Jour bleu, Aurélia Ringard

Jour bleu

Aurélia Ringard

Editions Frison-Roche Belles – lettres

Collection Ex Nihilo

Une femme a rendez-vous avec un homme en gare de Lyon. Du moins, c’est ce qu’elle croit. Cela fait trois mois qu’ils se sont rencontrés. Trois mois au cours desquels ils ne se sont pas vus. Elle a décidé de venir très en avance, de prendre ce temps de l’attente, assise au café. Le hall de la gare revêt l’allure d’une salle de spectacle, d’une pièce de théâtre où chaque personnage qu’elle croise la renvoie à ses propres souvenirs, aux moments clefs de la trajectoire qui l’a menée jusqu’ici et qui a façonné le décor de sa vie. Dans ce premier roman, Aurélia Ringard décrit avec minutie une poignée d’heures de la vie d’une femme, dans un huis clos magistral, époustouflant de maîtrise et de mélancolie.

Mon avis

Il lui a donné rendez-vous dans une gare. Le soir de leur rencontre, il lui a dit qu’il reviendrait dans trois mois et il lui a indiqué l’horaire de son train. Volontairement, la jeune femme arrive très en avance. Pendant trois heures, elle vit le plaisir de l’attente, les espoirs mêlés à l’inquiétude. Trois heures, trois mois, alors qu’elle attend son photographe, le temps se mélange. Elle observe le présent, revit le passé et anticipe le futur. Assise à une table de café, elle regarde les voyageurs, essaie de deviner la raison de leur présence dans ce lieu où les départs croisent les arrivées, où les possibles et les regrets se côtoient.
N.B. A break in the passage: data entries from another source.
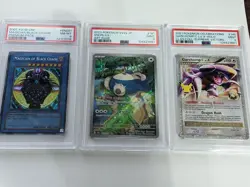 3x PSA LOT - 2 POKEMON + Yu-Gi-Oh Magician of Black Chaos PP01-EN001 Premium - Image 2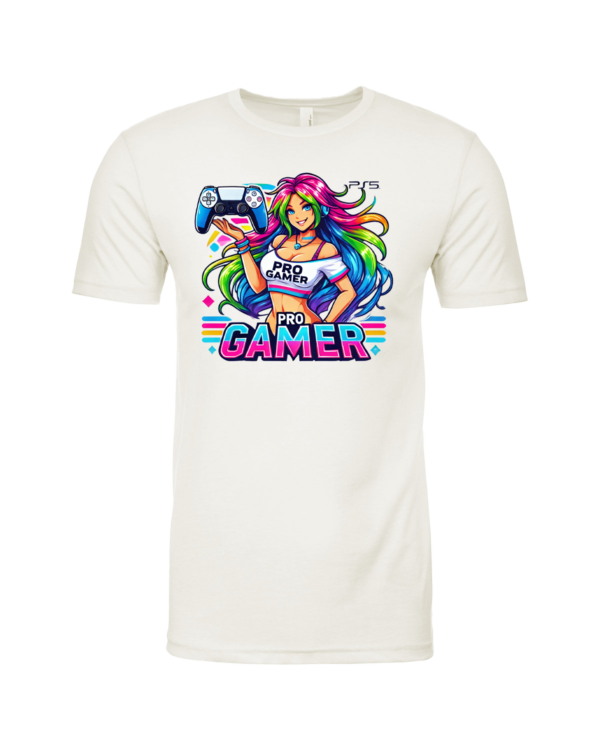 WHITE pro gamer girl T-SHIRT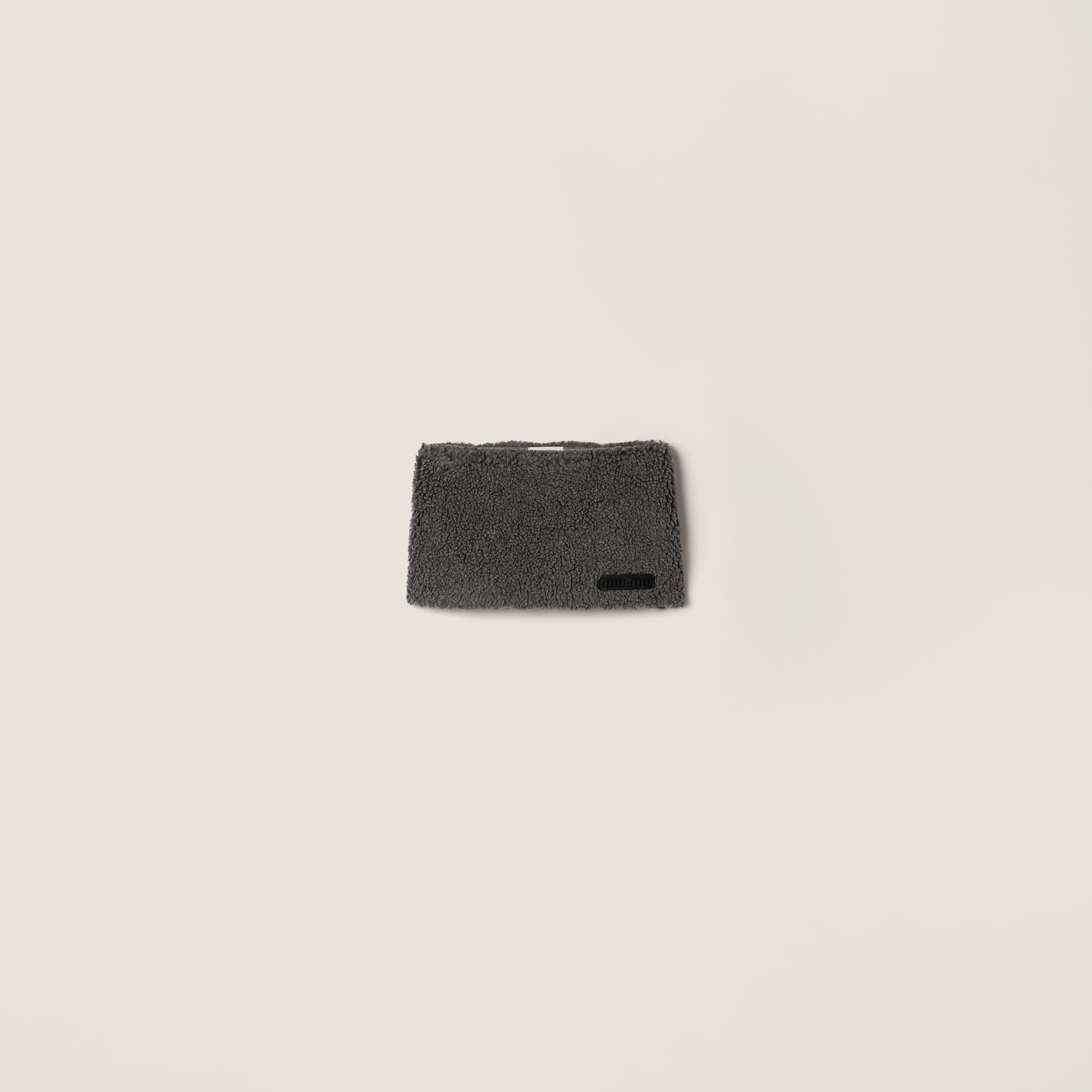 Fleece miniskirt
Elle a grandi avec les trains. Elle a « vécu le même vendredi soir pendant plus de dix ans » (p. 28) : elle voyageait avec son frère et ils rejoignaient leur père. Ses parents étaient divorcés et, en 1990, ce n’était pas fréquent. Avec elle, j’ai revécu les trajets qui, dans le sens de l’aller, étaient un vrai bonheur, puisque j’allais voir mon père, que je ne voyais que la moitié des vacances. Elle parle de son sentiment d’être différente. Elle « les reconnaît, maintenant, ces gamins qui voyagent seuls pour passer d’une maison à l’autre » (p. 62). « Dans leurs yeux, cette lumière identifiable parmi toutes, qui brille de toutes les forces d’une vulnérabilité masquée pour adoucir les peines » (p. 62). Adulte, elle comprend que ces parenthèses ont laissé une empreinte en elle. Pendant qu’elle se projette dans les retrouvailles, qu’elle attend fébrilement, elle s’attarde sur les stigmates de ces week-ends. Avec poésie et mélancolie, elle plonge en elle. Elle livre ses souvenirs et les émotions qui en découlent.
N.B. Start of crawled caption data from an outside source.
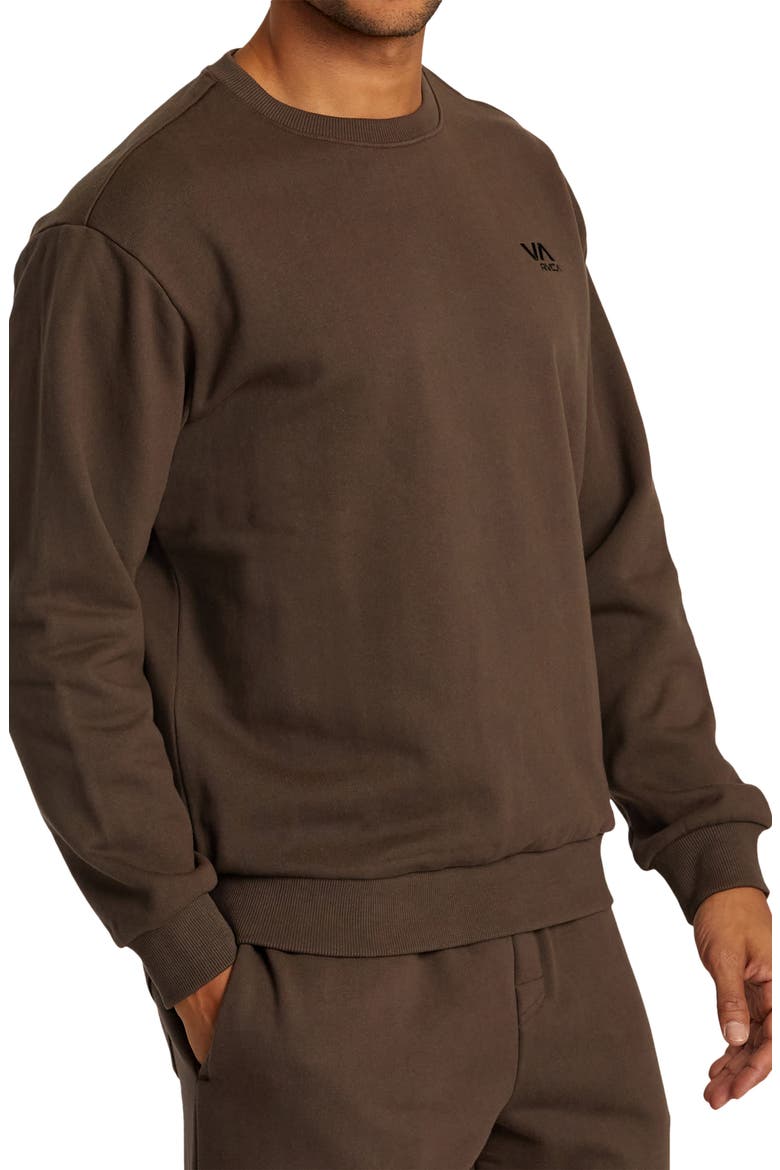 Essential Logo Embroidered Sweatshirt, Alternate, color, MOCHA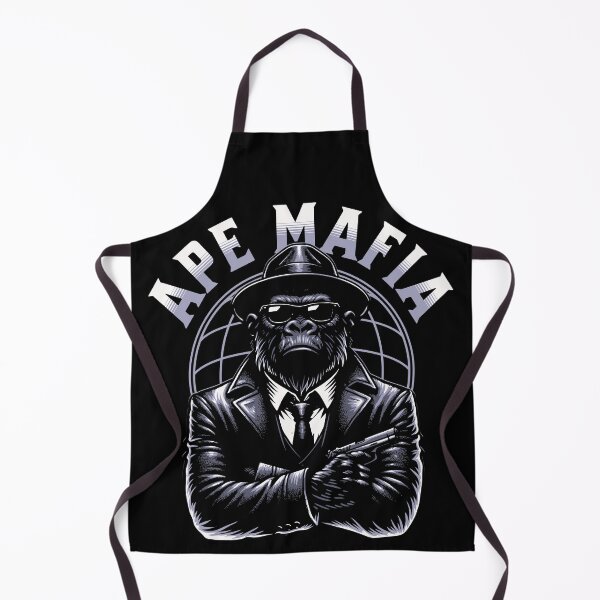 Item preview, Ape Mafia T-Shirt, Bold Gorilla Gangster Graphic Tee, Mafia Streetwear Shirt, Cool Animal Gift designed and sold by baretyas.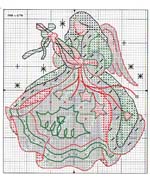 Schema punto croce Angeli Su Albero 6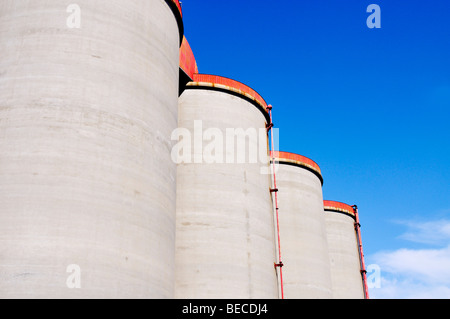 Silos cemento Foto Stock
Les scènes qui défilent devant ses yeux lui évoquent un moment de son existence. Une femme avec un enfant, un couple séparé, une vieille dame, des vieux messieurs, le serveur, etc. : ce qu’elle voit et interprète entraîne son esprit vers ce qu’elle a, elle-même, traversé. Elle livre des tranches de vie. Elle en chérit certaines et d’autres sont douloureuses. Elle partage ses pensées, avec élégance et retenue. Comme un mouvement de balancier, ses rêveries alternent entre la nostalgie de l’enfance et l’exaltation de ses espérances. Alors que l’heure du rendez-vous approche, elle s’interroge. Sera-t-il là ?

Jour bleu est un livre empli de féminité et d’intimité. J’ai énormément aimé ce voyage dans le cœur de Chloé, cependant, lorsque j’ai lu la dernière page, mon sentiment est devenu plus fort. La conclusion répond à un élément qui m’interpellait. Le texte est sublimé par cette révélation et j’ai eu envie de relire de nombreux passages qui m’avaient touchée. En lisant la fin, j’ai eu une sensation de magie et les confidences de la jeune femme ont défilé dans ma mémoire. J’ai adoré.

Je remercie sincèrement Elya des Éditions Frison-Roche – Belles lettres pour ce service presse.